И вот - завороженные деревья, целые рощи и сады по-над высоким, прорезанным глубокими оврагами берегом Казанки в одночасье стали хрустальными: мокрые с ночи ветви на всем своем протяжении оправились на заре прозрачным и призрачным льдом, а иные щедро убрались пушистой игольчатой изморозью, и продолжалось это изумительно чистое торжество во весь краткий воскресный день.
Деревья стояли стеклянные, но и живые в тот запечатленный миг равновесья между зимой и весною; зачарованные, околдованные ветви, покачиваясь в прекрасном своем оцепенении, лучились, а льдистые пряди плакучих серебряных берез, касаясь друг друга на нечаянном ветру, то позвякивали, как клавесин, то переливались причудливой и чудной музыкой, как эолова арфа. Мы бродили в ледяном, но отнюдь не мертвом великолепии, переходя от одного дерева к другому и словно не веря своим очам, сподобившимся лицезреть это светящееся счастье чистой и нетщетной красоты еще вчера такого обыкновенного мира.
Это снова был дар моего отца - дар невозвратимый и столь нестерпимо прекрасный, что с достодолжным восторгом вынести его могла лишь еще малоопытная и страстями не отягченная душа. Я давно не видел настоящей зимы, и осязаемая неповторимость ледяного того чуда лишь во внезапных воспоминаниях возвращается ко мне нынче, то утешая волшебством былого, то упрекая утраченным восторгом целомудрия, то напоминая, что никому в своей жизни не сумел я отдарить истинного дара.
Но не потому ли дар и истинный, что отдарить его невозможно?
Это было в те особенные времена, что вспоминаются мне как бы озаренными постоянным верным светом - в противоположность иным, словно бы исподволь омраченным непонятными сумерками. Я тогда часто сидел дома, слушал музыку и грезил, и в широкое балконное окно пятого этажа, как помню, всегда лился чистый и просторный свет зимы. Что до музыки, то я сложил себе утешную коллекцию из нескольких любимых пластинок, среди которых были Гершвин, Мендельсон, Бетховен, но не тот, мощный, сильный и солнечный, как светоносный водопад, а иной, лунный, загадочный и печальный, как догадка о том, что земную жизнь редко посещает счастье исполненности.
А еще Моцарт, одна память о котором заставляет меня примириться с белым светом и его несправедливостью. Если в мире был Моцарт, значит, в нем были и свершенность, и совершенство угадывания Божьего замысла. Дивные движенья души - дивное чувство многосложной гармонии мира - дивная внешняя легкость, с чудесной силой в одно мгновенье переводящая радостный солнечный свет во все оттенки чистой и мудрой печали, Моцарт.

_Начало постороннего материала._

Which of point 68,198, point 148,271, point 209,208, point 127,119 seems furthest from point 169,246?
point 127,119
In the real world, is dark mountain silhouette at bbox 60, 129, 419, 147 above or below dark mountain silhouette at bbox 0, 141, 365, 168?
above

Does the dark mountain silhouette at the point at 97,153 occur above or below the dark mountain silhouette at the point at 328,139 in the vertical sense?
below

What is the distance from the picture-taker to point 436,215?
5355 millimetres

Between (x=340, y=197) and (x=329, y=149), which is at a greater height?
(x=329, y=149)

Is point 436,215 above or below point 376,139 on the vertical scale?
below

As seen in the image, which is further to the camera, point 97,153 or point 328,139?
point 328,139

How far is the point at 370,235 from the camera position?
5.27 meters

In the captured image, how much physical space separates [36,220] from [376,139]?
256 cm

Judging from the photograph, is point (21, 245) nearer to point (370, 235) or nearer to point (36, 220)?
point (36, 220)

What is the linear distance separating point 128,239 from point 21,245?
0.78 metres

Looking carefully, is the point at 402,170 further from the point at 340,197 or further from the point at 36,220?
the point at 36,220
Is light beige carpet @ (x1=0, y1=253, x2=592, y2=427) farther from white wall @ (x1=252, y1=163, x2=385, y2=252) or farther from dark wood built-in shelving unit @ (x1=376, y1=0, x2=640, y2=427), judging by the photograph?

Он лежит на траве, и глядит в голубое солнечное небо, и тотчас видит за ним звездную бездну, кромешный мрак, населенный лишь милостивым мерцаньем одиноких созвездий. Это знание истины чистой печалью, намеком и откровеньем звучит в самых легких и беспечных его твореньях, и потому в истинности своей они совершенно необъяснимы, - разве только слезою, источенной слезой нечаянного благодаренья, застающей человека врасплох во многих обязанностях существованья.
Я в детстве долго и отчаянно страдал от собственной бездарности, и Моцарт утешал, как утешает и сейчас, - еще и тем, что похоронен в нищей безвестности в холерной яме с известкой. Это Моцарт-то, и сегодня дарующий счастье миллионам совестливых людей. Зачем нам ждать иного от мира? Мир дает только то, на что способен, и иного ему не дано. Страшно честолюбивый с детства, благодаря Моцарту я научился с поздним спокойствием смотреть на остаточные потуги этого честолюбия, хотя далось это, как близкие знают, нелегко.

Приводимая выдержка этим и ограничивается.